Mind you, it is not given to you that the inequality holds. You need to find out whether it does. The LHS can be negative here (in case root x is less than root y) on its own. In that case, the inequality certainly doesn't hold.

Karishma,

#1- We are assuming that the given inequality is TRUE, and then evaluating its correctness. Hence, if x and y are positive, sqrt(x)-sqrt(y) will be positive. If it's -ve then the inequality cannot hold good. That's what happened in the end.
#2 - One of the best strategies on MUST BE TRUE questions is to solve the equation as much as possible. There are questions on which plugging-in numbers won't work at all.

Thoughts?

Having interacted with you over the past few months, I think that you genuinely care about having strong concepts. Hence, I will try to explain in detail the points you are missing (in my opinion):

#2 - One of the best strategies on MUST BE TRUE questions is to solve the equation as much as possible. There are questions on which plugging-in numbers won't work at all.

Absolutely! I dislike number plugging. For most questions, I follow the strategy of thinking logically; I try to apply conceptual understanding to questions. That said, in some questions, number plugging is what works. For 'MUST BE TRUE' questions, number plugging is useless if the relation actually must be true. You cannot plug in every number and check to establish that the relation is indeed true. So once you get that the relation holds for numbers from different ranges, you need to start thinking logically why it must hold for all numbers. On the other hand, if you can find one number for which the relation doesn't hold true, you are done! You already know that the relation doesn't hold for all numbers. Hence, in some cases, the most successful strategy is when you can see that the relation does not hold for an easy number e.g. 0 or 1 etc. Hence, number plugging has its uses, limited they may be.
In the context of this question, what I see is that you are removing the roots and then plugging in numbers (in statement II). Removing the roots didn't actually give you the range, right? Statement III worked out well but it was a fluke. I will explain this more in your next point.

#1- We are assuming that the given inequality is TRUE, and then evaluating its correctness. Hence, if x and y are positive, sqrt(x)-sqrt(y) will be positive. If it's -ve then the inequality cannot hold good. That's what happened in the end.

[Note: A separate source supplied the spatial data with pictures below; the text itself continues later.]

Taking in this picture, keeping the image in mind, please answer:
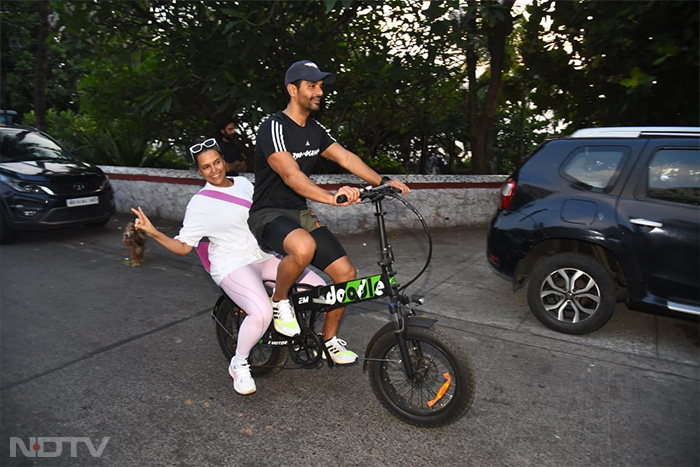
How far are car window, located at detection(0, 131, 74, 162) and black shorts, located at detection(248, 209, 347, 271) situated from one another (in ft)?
21.8

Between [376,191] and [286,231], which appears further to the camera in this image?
[286,231]

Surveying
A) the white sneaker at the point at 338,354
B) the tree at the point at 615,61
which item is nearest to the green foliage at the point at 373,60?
the tree at the point at 615,61

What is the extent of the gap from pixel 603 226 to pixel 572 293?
0.64 m

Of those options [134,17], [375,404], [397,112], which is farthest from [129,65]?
[375,404]

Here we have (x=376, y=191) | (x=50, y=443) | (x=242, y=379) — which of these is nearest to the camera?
(x=376, y=191)

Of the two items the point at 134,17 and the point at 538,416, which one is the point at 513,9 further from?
the point at 538,416

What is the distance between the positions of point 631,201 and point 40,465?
4.60 meters

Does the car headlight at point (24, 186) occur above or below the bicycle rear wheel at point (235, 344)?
above

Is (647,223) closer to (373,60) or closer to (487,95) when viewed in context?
(373,60)

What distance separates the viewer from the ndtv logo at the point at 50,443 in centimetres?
284

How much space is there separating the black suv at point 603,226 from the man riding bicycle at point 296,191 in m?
2.09

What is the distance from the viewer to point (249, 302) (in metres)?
3.23

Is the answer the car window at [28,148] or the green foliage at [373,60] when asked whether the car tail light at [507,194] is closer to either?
the green foliage at [373,60]

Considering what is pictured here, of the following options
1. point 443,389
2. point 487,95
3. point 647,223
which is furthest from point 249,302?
point 487,95
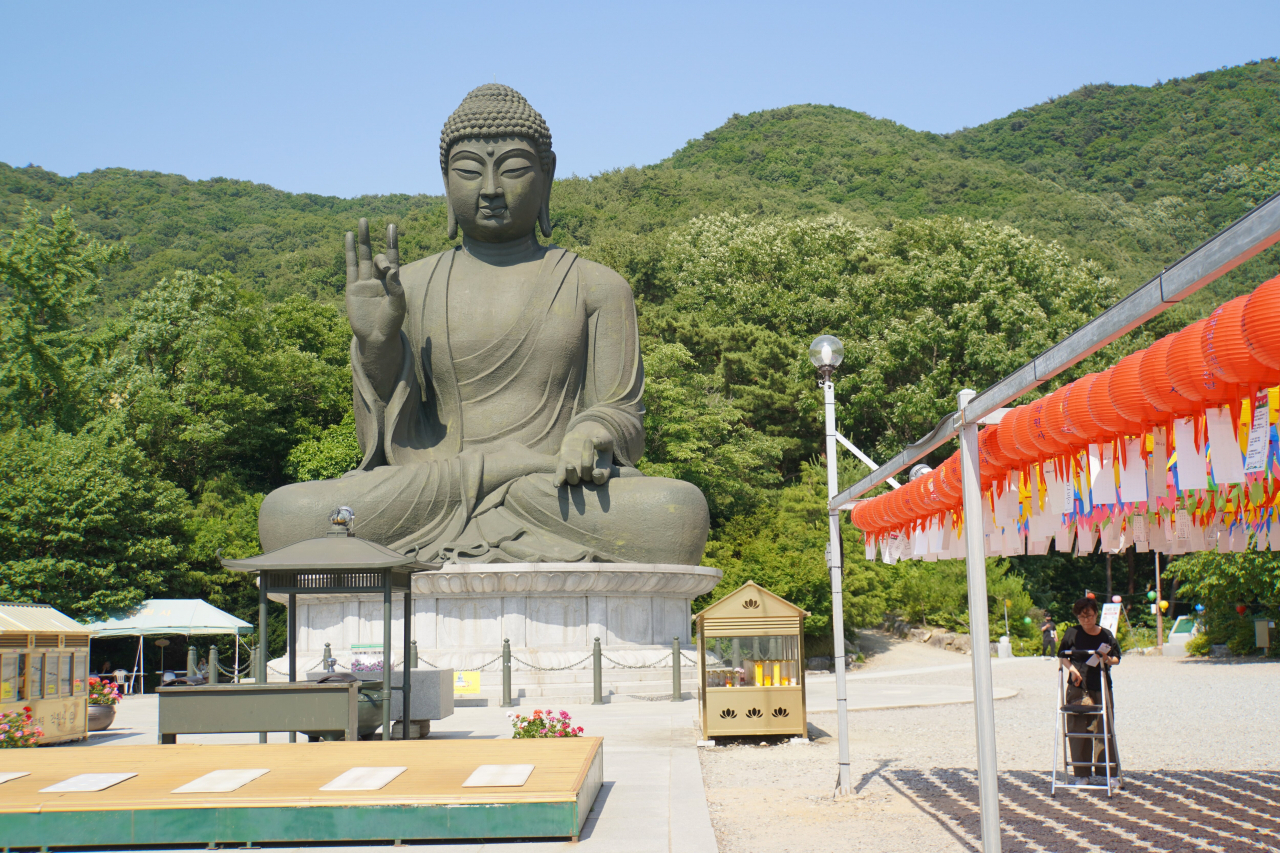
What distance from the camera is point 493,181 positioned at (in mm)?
13312

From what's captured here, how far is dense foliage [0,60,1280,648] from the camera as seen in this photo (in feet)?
67.1

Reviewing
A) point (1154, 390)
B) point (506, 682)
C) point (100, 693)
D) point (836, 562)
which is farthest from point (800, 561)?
point (1154, 390)

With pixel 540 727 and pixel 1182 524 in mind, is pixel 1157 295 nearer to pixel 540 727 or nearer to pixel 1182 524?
pixel 1182 524

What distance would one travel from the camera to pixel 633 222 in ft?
131

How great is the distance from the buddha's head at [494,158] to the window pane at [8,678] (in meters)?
6.88

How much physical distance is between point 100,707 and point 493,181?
6.96m

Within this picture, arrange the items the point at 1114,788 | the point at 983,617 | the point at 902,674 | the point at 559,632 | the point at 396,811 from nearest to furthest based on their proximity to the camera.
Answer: the point at 983,617 → the point at 396,811 → the point at 1114,788 → the point at 559,632 → the point at 902,674

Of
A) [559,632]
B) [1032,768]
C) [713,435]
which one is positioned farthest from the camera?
[713,435]

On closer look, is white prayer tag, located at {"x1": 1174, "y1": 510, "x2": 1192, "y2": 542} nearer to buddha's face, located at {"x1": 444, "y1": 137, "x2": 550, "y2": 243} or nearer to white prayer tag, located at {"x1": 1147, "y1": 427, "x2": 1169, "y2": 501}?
white prayer tag, located at {"x1": 1147, "y1": 427, "x2": 1169, "y2": 501}

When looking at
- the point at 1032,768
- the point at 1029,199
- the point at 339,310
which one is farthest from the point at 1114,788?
the point at 1029,199

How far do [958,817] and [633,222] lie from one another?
35.8 metres

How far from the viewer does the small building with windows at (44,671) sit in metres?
9.17

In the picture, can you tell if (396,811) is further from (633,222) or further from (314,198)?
(314,198)

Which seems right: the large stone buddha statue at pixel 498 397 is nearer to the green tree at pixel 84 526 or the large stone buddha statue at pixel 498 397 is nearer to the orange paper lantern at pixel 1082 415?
the orange paper lantern at pixel 1082 415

Fine. Let's assume that the inequality holds (statement III). We get that LHS must be positive. We do some algebra and we get that -2sqrt(xy)>0 which we know is not possible. This proves to us that the inequality definitely does not hold i.e. LHS is not greater than RHS for any value of x and y (x and y are both positive). The reason why this worked out is that the inequality does not hold for any value of x and y i.e. it is definitely false. It is possible that you get an inequality which holds for some values and does not for others. In that case, you would again need to plug in numbers and check (like you did in statement 2). Our question was whether the inequality holds for all values. In statement 3, by assuming that it does, we were able to prove that it doesn't hold for any value. The strategy fails in case it holds for some values and does not for others (like it did for statement 2).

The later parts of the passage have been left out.